Based on Cox’s unwillingness to engage with the question of fascism, he presumably assumes that to be friends with fascists is incomparable to the question of whether you should be friends with Tories. But as a philosophical point, what are the characteristics of fascists that make them incomparable to Tories?
Fascists have historically harmed minorities, poor people, and disabled people. They’ve inflicted violence and misery on others based purely on ideology. In short, the level of harm fascists have inflicted on others through their political projects makes them intolerable. That allows us to arrive at an important basic principle: that, at a certain point, the harm a political force inflicts on citizens makes them intolerable and certainly unworthy of friendship.
While I would not dare to argue that Tory policies are equivalent to those of fascist regimes, it is undeniable that the Tories have inflicted great harm on many people – albeit on a smaller scale:
Many people have died Brian as a direct result of Tory austerity.

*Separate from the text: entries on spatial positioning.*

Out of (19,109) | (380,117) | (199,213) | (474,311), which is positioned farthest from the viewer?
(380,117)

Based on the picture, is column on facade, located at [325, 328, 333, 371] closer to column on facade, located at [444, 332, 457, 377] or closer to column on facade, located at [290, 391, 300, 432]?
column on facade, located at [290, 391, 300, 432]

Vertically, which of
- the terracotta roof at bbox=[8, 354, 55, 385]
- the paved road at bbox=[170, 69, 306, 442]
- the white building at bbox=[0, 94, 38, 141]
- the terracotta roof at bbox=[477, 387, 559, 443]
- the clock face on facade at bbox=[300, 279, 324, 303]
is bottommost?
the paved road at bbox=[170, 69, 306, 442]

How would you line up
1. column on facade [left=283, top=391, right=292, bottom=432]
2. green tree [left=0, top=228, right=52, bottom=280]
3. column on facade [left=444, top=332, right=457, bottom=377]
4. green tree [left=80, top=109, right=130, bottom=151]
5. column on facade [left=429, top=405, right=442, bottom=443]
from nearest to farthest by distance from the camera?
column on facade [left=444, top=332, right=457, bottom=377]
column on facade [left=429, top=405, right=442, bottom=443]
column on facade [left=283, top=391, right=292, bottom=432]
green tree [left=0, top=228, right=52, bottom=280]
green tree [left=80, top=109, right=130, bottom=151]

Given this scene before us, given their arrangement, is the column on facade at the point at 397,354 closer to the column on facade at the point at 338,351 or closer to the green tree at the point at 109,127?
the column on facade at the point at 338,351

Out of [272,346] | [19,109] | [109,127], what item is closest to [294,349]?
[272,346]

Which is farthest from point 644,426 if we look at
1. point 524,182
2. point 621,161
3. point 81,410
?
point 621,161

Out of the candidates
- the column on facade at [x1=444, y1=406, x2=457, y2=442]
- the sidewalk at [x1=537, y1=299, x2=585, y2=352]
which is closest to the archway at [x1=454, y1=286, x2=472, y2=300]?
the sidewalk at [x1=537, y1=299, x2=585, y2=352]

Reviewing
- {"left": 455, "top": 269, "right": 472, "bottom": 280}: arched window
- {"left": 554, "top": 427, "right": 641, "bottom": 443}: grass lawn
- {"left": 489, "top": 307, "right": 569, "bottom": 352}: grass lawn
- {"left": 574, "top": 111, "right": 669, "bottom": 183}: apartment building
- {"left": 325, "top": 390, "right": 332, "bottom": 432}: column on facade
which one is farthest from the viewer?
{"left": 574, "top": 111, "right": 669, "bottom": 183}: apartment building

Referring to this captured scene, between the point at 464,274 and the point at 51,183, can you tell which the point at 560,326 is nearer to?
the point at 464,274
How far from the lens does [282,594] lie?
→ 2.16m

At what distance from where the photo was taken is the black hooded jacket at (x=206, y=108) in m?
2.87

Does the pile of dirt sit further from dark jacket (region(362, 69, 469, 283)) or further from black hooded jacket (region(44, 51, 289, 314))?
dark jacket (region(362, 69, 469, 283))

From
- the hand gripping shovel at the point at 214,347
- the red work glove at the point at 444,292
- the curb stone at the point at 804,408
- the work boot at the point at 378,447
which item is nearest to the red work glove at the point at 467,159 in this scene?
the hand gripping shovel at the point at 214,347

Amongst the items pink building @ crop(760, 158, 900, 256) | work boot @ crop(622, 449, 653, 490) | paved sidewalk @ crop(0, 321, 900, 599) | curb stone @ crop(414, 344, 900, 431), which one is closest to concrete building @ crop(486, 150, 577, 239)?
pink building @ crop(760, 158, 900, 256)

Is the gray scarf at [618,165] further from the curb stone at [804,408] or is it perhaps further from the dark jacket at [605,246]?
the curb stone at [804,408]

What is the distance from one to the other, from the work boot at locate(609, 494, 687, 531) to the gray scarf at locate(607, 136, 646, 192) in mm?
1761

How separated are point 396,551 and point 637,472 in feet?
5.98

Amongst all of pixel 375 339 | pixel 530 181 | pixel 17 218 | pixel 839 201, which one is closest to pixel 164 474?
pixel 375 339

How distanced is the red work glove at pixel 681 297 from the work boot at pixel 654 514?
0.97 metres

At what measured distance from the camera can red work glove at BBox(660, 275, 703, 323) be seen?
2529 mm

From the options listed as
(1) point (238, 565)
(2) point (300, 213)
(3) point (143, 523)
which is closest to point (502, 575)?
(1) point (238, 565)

Real, living human beings, just like you or me. Many have actually committed suicide. Can you imagine what despair drives you to that point? I certainly wouldn't befriend someone who supports such cruelty. Wake up.
— The Left Reverend Red Robin 🙌 🌹 #GTTO (@BlogRedRobin) November 22, 2018
My son is 21, severely autistic and I watched him lose years of progress after a PIP assesment. Bed wetting, lost speech and stares to self harm again after what he was put through. I has to hide the knives and so he stares to bang his head against the walls. 1/2
— Rhea 🐉 (@Morrigan_Wolfe) November 22, 2018
Or more recently:
It’s a disgrace that the Government response to the UN Special Rapporteur on extreme poverty, whose verdict is damning on its role in inflicting poverty & misery on millions of our fellow citizens, is to simply deny the reality of what is happening in our communities. https://t.co/JzFGMK0cnq
— Dan Carden MP (@DanCardenMP) November 22, 2018
Fuck being friends with Tories
These things considered, it is entirely reasonable for McDonnell to refuse the friendships of Tories.
Cox’s reaction is reminiscent of when mainstream journalist Helen Lewis asked: “why is everyone so fucking angry?”. It shows a contemptible ignorance of the scale of harm inflicted on society by the Conservative Party. And if Cox is aware of it, how on Earth could he in good conscience ask Labour politicians to be friends with its enforcers?
Perhaps it’s Cox’s own comfort and incubation from suffering that leaves him unable to comprehend why others choose to abstain from friendships with such destructive political forces.
The whole affair has parallels to Martin Luther King, who once wondered whether the greatest obstruction to black emancipation was:
the white moderate, who is more devoted to ‘order’ than to justice; who prefers a negative peace which is the absence of tension to a positive peace which is the presence of justice
Maybe one day we can all hug a Tory and be besties, but only when they choose to help fight social injustice at home and abroad, instead of enabling and supporting it.